## [Passage]
>>>
The disturbing resurgence of infectious diseases like measles, mumps and whooping cough has sparked much conversation about the importance of childhood vaccination.
But lost in the hand-wringing and the ever-louder calls for mandatory vaccination of children is that many of these infections are occurring in adults.
Pregnant women, babies and children get good medical care in Canada. Immunization is a routine and dominant aspect of visits to the doctor’s office, especially in the first couple of years of life when there is a seemingly endless number of shots.
Attention to preventing infections continues throughout the daycare years and the start of school, even though vaccination for school admission is mandatory only in Ontario and New Brunswick. Somewhere between 10 and 30 per cent of kids are not adequately vaccinated – an abysmal record.
After the age of 6, there is a long lull in vaccination, with no shots again until Grade 6 to 7, again, depending on the province. That’s when soon-to-be teens get vaccinated to protect against HPV (human papillomavirus), meningococcal conjugate (Men-C-ACYW) and hepatitis B – viruses that are more likely to spread when teens start sharing bodily fluids.
But once you’re out of middle school, you’re pretty well on your own when it comes to vaccination.
Unsurprisingly, adult vaccination rates are a fraction of what they are in children.
As new vaccines come along and show their worth, they get added to childhood immunization schedules. But we don’t do catch-up programs, so entire cohorts miss out on protection.
A striking example of this is that babies born between 1970 and 1996 received only one dose of the MMR (measles-mumps-rubella) vaccine. That has proven to be insufficient so this group is at higher risk of infection as adults. (Now, kids get two doses.)
Every now and then there is an outbreak of mumps among young adults like hockey players or bar patrons, but by then it’s too late – and those stories aren’t the most effective way to promote vaccination.
Similarly, with relatively new vaccines like chickenpox and HPV, large numbers of young adults simply don’t know they weren’t vaccinated.
<<<
## [Stored data]
>>>
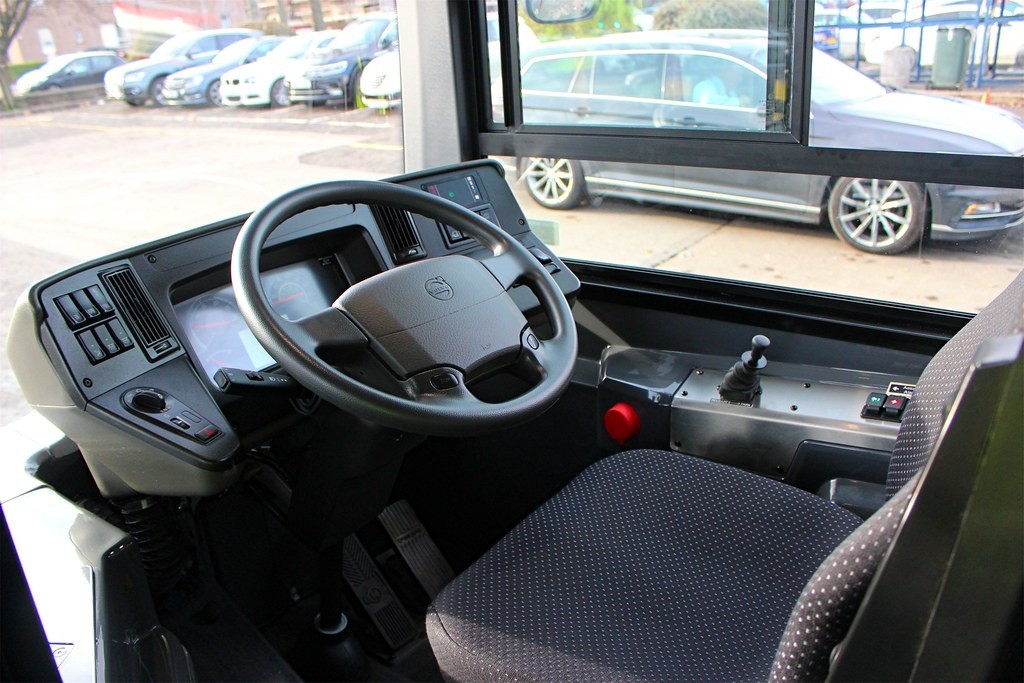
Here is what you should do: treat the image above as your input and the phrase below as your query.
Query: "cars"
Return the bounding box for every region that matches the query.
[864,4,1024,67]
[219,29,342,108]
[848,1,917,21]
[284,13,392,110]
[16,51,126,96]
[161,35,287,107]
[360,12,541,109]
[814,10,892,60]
<<<
>>>
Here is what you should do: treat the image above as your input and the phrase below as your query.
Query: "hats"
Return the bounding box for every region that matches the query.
<<<
## [What is required]
Continue the article on adult vaccination above, starting right after its last sentence.

## [Solved exercise]
Not everyone realizes either that boosters are required to protect against some conditions. For example, you need a new tetanus shot every decade, and probably for whooping cough, too – and it comes in the form of the TDaP vaccine (tetanus, diphtheria, pertussis).
While children get a vaccine for Men-C-ACYW, and a booster around the age of 16, a vaccine for serogroup B meningococcal disease is only covered by some provinces. It is recommended, but not actively promoted, for young adults living in group settings like college or university. But just last month, an 18-year-old Montreal college student died of Men B.
The sheer number of vaccines and changing schedules can make tracking difficult, especially since Canada has poor electronic health records.
Most Canadians still use a paper yellow vaccination booklet, though there is a great free app called CANimmunize available. Knowing your status is especially important if you travel internationally. There are a number of travel vaccines, some of them mandatory in some countries, such as typhoid, yellow fever, Japanese encephalitis, cholera and hepatitis A.
Travel vaccines almost always have to be paid out-of-pocket – a penny-wise-pound-foolish policy, because when Canadians come home with these grave illnesses, their health costs are covered.
Increasingly, there are vaccines aimed specifically at adults, especially older adults. The flu vaccine is the most heavily publicized, though kids should get that, too. But older adults, especially those living in institutional settings like nursing homes, should get a pneumococcal vaccine, too, which can protect from up to 23 strains of the bacteria.
But the illness that should most make us question and rethink our approach to adult vaccination is shingles.
Currently, Ontario is the only province to cover shingles vaccination, and only for people aged 65 to 70. Private insurers aren’t much better – they don’t always cover vaccines like other drugs, sometimes putting a cap on reimbursement or not covering them at all.
Yet, there is a highly effective vaccine named Shingrix that protects against this sometimes debilitating condition. Since it came on the market in January 2018, close to 400,000 Canadian have paid out-of-pocket for it. So the demand is there – but the publicly funded programs are not.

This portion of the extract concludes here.